> Goal of the exercise:
Convert the rows below into a numbered list, skipping any blank lines. Leave the pictures out of your answer.
○ ○ ○ ○ ○ ○ ○
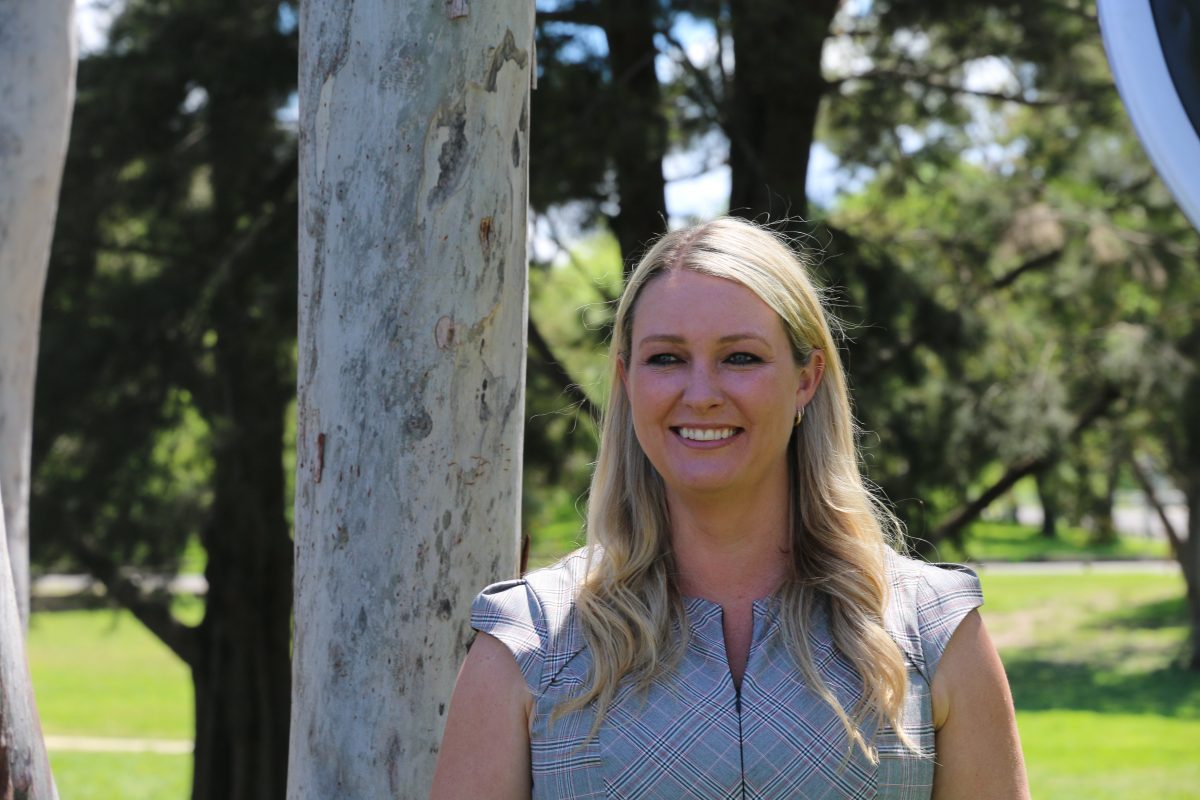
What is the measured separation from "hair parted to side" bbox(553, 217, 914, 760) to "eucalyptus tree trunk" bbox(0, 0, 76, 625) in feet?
7.32

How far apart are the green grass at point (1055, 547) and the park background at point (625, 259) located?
27985 mm

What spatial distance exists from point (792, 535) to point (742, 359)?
0.29 m

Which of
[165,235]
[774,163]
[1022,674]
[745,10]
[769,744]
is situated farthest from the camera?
[1022,674]

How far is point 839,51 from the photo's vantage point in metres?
10.3

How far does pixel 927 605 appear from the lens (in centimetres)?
196

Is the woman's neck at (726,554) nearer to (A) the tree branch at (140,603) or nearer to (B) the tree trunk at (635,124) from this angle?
(B) the tree trunk at (635,124)

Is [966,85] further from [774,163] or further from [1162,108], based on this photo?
[1162,108]

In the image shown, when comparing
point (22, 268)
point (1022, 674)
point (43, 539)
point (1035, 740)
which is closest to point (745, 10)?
point (22, 268)

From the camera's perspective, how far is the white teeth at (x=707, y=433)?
195cm

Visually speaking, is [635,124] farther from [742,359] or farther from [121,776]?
[121,776]

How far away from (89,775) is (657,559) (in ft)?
42.9

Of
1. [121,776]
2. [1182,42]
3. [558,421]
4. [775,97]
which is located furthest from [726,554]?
[121,776]

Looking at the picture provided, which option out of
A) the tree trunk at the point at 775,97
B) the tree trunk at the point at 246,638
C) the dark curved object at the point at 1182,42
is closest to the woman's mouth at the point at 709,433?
the dark curved object at the point at 1182,42

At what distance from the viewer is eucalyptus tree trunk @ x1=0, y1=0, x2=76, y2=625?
11.8 ft
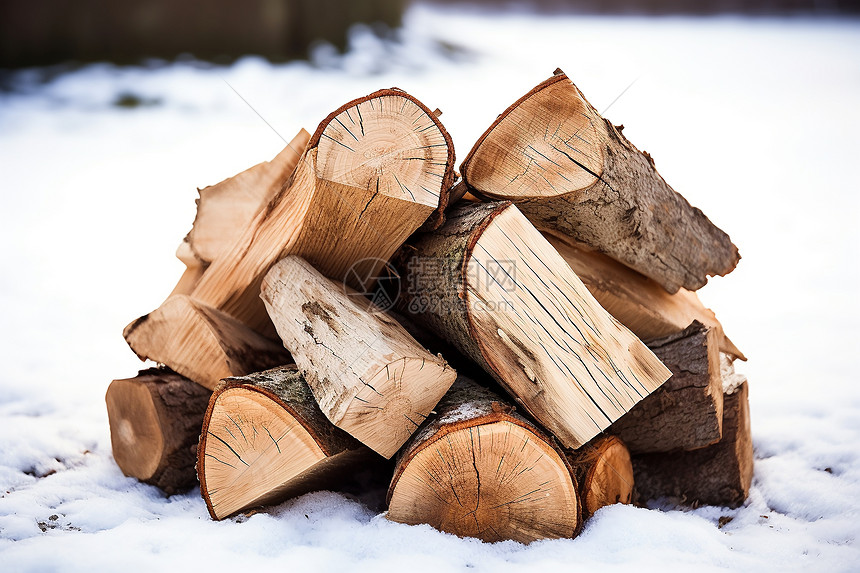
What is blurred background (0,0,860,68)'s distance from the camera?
547 cm

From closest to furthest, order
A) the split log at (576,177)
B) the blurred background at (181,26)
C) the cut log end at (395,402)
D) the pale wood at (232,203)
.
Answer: the cut log end at (395,402) < the split log at (576,177) < the pale wood at (232,203) < the blurred background at (181,26)

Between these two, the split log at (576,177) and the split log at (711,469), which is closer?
the split log at (576,177)

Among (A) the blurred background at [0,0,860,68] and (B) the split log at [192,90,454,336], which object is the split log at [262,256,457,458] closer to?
(B) the split log at [192,90,454,336]

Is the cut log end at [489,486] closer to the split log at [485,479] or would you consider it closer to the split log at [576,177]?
the split log at [485,479]

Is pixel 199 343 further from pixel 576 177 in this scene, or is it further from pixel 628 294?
pixel 628 294

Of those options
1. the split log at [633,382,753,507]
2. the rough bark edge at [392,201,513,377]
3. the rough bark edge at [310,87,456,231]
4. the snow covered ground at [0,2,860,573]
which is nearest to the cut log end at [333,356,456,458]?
the rough bark edge at [392,201,513,377]

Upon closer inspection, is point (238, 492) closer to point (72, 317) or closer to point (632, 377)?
point (632, 377)

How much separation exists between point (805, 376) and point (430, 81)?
422 cm

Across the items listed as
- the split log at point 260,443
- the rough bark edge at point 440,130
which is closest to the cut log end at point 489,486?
the split log at point 260,443

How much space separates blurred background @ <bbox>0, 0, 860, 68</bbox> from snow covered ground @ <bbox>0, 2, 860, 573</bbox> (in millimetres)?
173

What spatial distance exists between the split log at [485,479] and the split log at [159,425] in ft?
2.39

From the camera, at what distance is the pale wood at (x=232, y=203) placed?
2.07 metres

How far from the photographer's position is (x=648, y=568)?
138cm

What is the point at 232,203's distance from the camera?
○ ○ ○ ○ ○ ○ ○
> Reply to the exercise:
1. What is the measured separation from "hair parted to side" bbox(553, 217, 914, 760) to "eucalyptus tree trunk" bbox(0, 0, 76, 625) in feet?
2. 7.32
3. How far apart are the green grass at point (1055, 547) and the park background at point (625, 259) located?
4. 27985 mm
5. What spatial distance exists from point (792, 535) to point (742, 359)?
6. 0.29 m
7. Which of
8. [165,235]
9. [774,163]
10. [1022,674]
11. [745,10]
12. [769,744]
13. is situated farthest from the camera?
14. [1022,674]
15. How far is point 839,51 from the photo's vantage point in metres?
16. 10.3
17. How far does pixel 927 605 appear from the lens (in centimetres)?
18. 196
19. Is the woman's neck at (726,554) nearer to (A) the tree branch at (140,603) or nearer to (B) the tree trunk at (635,124) from this angle?
20. (B) the tree trunk at (635,124)
21. Is [966,85] further from [774,163] or further from [1162,108], based on this photo?
22. [1162,108]
23. In the image shown, when comparing
24. point (22, 268)
25. point (1022, 674)
26. point (43, 539)
27. point (1035, 740)
28. which is closest to point (745, 10)?
29. point (22, 268)
30. From the camera's perspective, how far is the white teeth at (x=707, y=433)?
31. 195cm
32. Visually speaking, is [635,124] farther from [742,359] or farther from [121,776]?
33. [121,776]
34. How far away from (89,775) is (657,559) (in ft)?
35. 42.9
36. Of
37. 1. [121,776]
38. 2. [1182,42]
39. 3. [558,421]
40. 4. [775,97]
41. which is located furthest from [726,554]?
42. [121,776]
43. Looking at the picture provided, which option out of
44. A) the tree trunk at the point at 775,97
45. B) the tree trunk at the point at 246,638
46. C) the dark curved object at the point at 1182,42
47. is closest to the woman's mouth at the point at 709,433?
48. the dark curved object at the point at 1182,42
49. At what distance from the viewer is eucalyptus tree trunk @ x1=0, y1=0, x2=76, y2=625?
50. 11.8 ft
51. What is blurred background (0,0,860,68)'s distance from the camera?
52. 547 cm
53. From closest to furthest, order
54. A) the split log at (576,177)
55. B) the blurred background at (181,26)
56. C) the cut log end at (395,402)
57. D) the pale wood at (232,203)
58. .
59. Answer: the cut log end at (395,402) < the split log at (576,177) < the pale wood at (232,203) < the blurred background at (181,26)
60. Between these two, the split log at (576,177) and the split log at (711,469), which is closer?
61. the split log at (576,177)
62. Among (A) the blurred background at [0,0,860,68] and (B) the split log at [192,90,454,336], which object is the split log at [262,256,457,458] closer to?
63. (B) the split log at [192,90,454,336]
64. Is the cut log end at [489,486] closer to the split log at [485,479] or would you consider it closer to the split log at [576,177]?
65. the split log at [485,479]
66. Is pixel 199 343 further from pixel 576 177 in this scene, or is it further from pixel 628 294?
67. pixel 628 294
68. Of those options
69. 1. the split log at [633,382,753,507]
70. 2. the rough bark edge at [392,201,513,377]
71. 3. the rough bark edge at [310,87,456,231]
72. 4. the snow covered ground at [0,2,860,573]
73. which is nearest to the cut log end at [333,356,456,458]?
74. the rough bark edge at [392,201,513,377]
75. Upon closer inspection, is point (238, 492) closer to point (72, 317) or closer to point (632, 377)?
76. point (632, 377)
77. How much separation exists between point (805, 376) and point (430, 81)?
78. 422 cm
79. Across the items listed as
80. - the split log at point 260,443
81. - the rough bark edge at point 440,130
82. which is closest to the cut log end at point 489,486?
83. the split log at point 260,443
84. How much space separates blurred background @ <bbox>0, 0, 860, 68</bbox> from snow covered ground @ <bbox>0, 2, 860, 573</bbox> (in millimetres)?
85. 173
86. What spatial distance exists between the split log at [485,479] and the split log at [159,425] in ft?
87. 2.39
88. From the camera, at what distance is the pale wood at (x=232, y=203) placed?
89. 2.07 metres
90. How far from the photographer's position is (x=648, y=568)?
91. 138cm
92. What is the point at 232,203's distance from the camera?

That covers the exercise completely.